* **EXTRAIT SOURCE**
Femme Fatale, la célèbre chanson de The Velvet Underground aurait-elle été écrite et composée en hommage à Margo, personnage incarné par Faith Domergue dans cet aller simple pour l'enfer orchestré par John Farrow ?... Cela aurait pu être crédible si Edie Sedgwick n'avait pas croisé la route du fameux groupe new-yorkais. Quoi qu'il en soit, le destin professionnel sera un peu le même pour ces deux comédiennes qui connaîtront leur quart d'heure de gloire sous la protection d'un nabab, en l’occurrence Andy Warhol en ce qui concerne Edie et Howard Hughes pour le cas de Faith. Cette dernière n'a que 15 ans lorsqu'elle croise le chemin de l'aviateur et homme d'affaires à la fortune colossale qui, en échange de faveurs charnelles, lui promet d'en faire une star planétaire. Les critiques de l'époque la jugeront malheureusement fade dans Voyage Sans Retour, film produit pour la RKO que Hughes dirige alors. Face à cette déconvenue, le pygmalion ne renouvelle pas le contrat de Faith et lui tourne définitivement le dos.

* **DONNÉES FOURNIES**
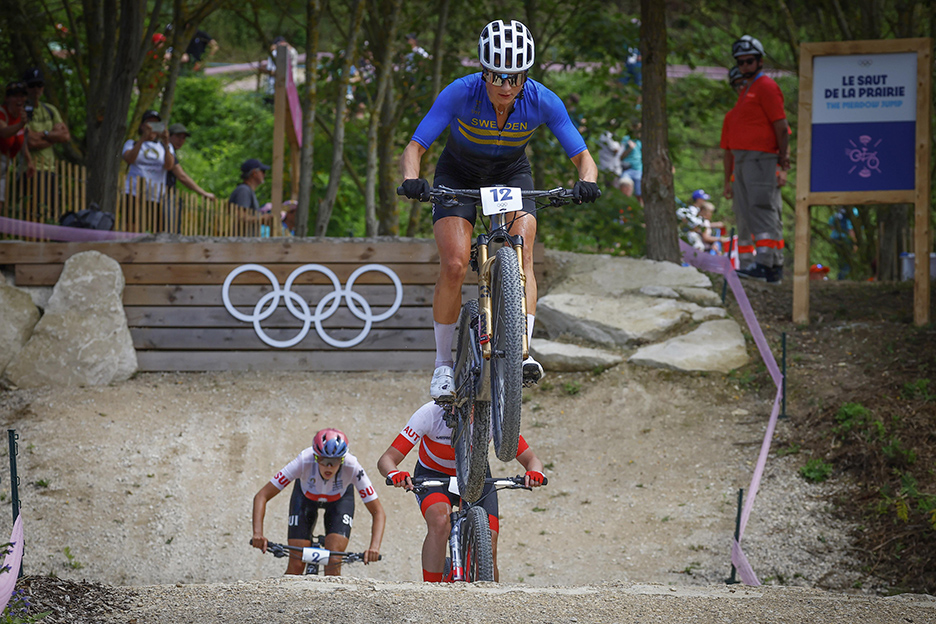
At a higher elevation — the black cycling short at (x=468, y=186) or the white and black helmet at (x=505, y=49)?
the white and black helmet at (x=505, y=49)

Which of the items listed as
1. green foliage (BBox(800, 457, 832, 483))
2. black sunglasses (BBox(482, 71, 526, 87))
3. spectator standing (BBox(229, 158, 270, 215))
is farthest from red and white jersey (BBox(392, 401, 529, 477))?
spectator standing (BBox(229, 158, 270, 215))

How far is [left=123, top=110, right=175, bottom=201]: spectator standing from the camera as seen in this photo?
1137cm

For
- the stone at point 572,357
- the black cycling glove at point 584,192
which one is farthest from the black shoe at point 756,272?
the black cycling glove at point 584,192

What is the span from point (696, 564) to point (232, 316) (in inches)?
240

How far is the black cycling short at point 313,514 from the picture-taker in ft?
24.0

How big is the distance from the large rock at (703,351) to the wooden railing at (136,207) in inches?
194

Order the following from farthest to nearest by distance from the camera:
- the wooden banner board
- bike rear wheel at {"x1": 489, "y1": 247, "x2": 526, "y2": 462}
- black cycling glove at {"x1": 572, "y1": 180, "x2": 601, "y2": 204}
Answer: the wooden banner board, black cycling glove at {"x1": 572, "y1": 180, "x2": 601, "y2": 204}, bike rear wheel at {"x1": 489, "y1": 247, "x2": 526, "y2": 462}

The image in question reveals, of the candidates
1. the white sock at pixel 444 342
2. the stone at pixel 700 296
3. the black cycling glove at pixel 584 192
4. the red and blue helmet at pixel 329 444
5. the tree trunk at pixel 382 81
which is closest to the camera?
the black cycling glove at pixel 584 192

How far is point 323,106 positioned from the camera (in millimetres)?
16062

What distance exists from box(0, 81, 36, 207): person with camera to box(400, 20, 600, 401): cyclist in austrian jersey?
6681 millimetres

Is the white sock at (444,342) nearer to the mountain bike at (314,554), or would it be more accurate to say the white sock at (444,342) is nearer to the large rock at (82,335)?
the mountain bike at (314,554)

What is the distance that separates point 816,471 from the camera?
859 centimetres

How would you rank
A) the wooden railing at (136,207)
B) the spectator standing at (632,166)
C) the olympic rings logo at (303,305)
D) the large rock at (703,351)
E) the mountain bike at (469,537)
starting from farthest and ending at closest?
the spectator standing at (632,166), the olympic rings logo at (303,305), the wooden railing at (136,207), the large rock at (703,351), the mountain bike at (469,537)

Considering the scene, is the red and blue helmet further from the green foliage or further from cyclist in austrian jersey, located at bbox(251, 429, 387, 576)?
the green foliage
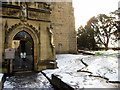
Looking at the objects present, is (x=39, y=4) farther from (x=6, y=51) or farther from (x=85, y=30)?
(x=85, y=30)

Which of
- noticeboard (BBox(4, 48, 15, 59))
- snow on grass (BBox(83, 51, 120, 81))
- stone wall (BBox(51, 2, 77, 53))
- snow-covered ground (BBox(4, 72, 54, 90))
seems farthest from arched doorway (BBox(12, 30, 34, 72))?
stone wall (BBox(51, 2, 77, 53))

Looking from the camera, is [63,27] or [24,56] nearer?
[24,56]

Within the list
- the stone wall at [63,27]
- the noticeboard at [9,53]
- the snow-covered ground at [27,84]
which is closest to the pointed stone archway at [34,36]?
the noticeboard at [9,53]

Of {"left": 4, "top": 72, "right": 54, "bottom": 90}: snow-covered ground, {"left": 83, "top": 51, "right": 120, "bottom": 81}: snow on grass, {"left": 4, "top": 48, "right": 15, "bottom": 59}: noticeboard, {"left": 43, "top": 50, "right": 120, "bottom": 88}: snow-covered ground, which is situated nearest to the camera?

* **CONSIGNE**
Résumez sous forme de liste le paragraphe de l'extrait qui commence par « Femme Fatale, la célèbre chanson » en conservant ses faits principaux.

* **CORRIGÉ**
- Hypothèse : la chanson Femme Fatale de The Velvet Underground aurait pu rendre hommage à Margo, rôle de Faith Domergue dans le film de John Farrow. Elle n'est pas crédible, car Edie Sedgwick a croisé la route du groupe.
- Edie Sedgwick et Faith Domergue ont connu un destin professionnel proche : un quart d'heure de gloire sous la protection d'un nabab, Andy Warhol pour Edie, Howard Hughes pour Faith.
- À 15 ans, Faith rencontre Hughes, aviateur et homme d'affaires très riche. En échange de faveurs charnelles, il lui promet d'en faire une star planétaire.
- La critique la juge fade dans Voyage Sans Retour, film produit pour la RKO, que dirigeait Hughes.
- Hughes ne renouvelle pas son contrat et lui tourne définitivement le dos.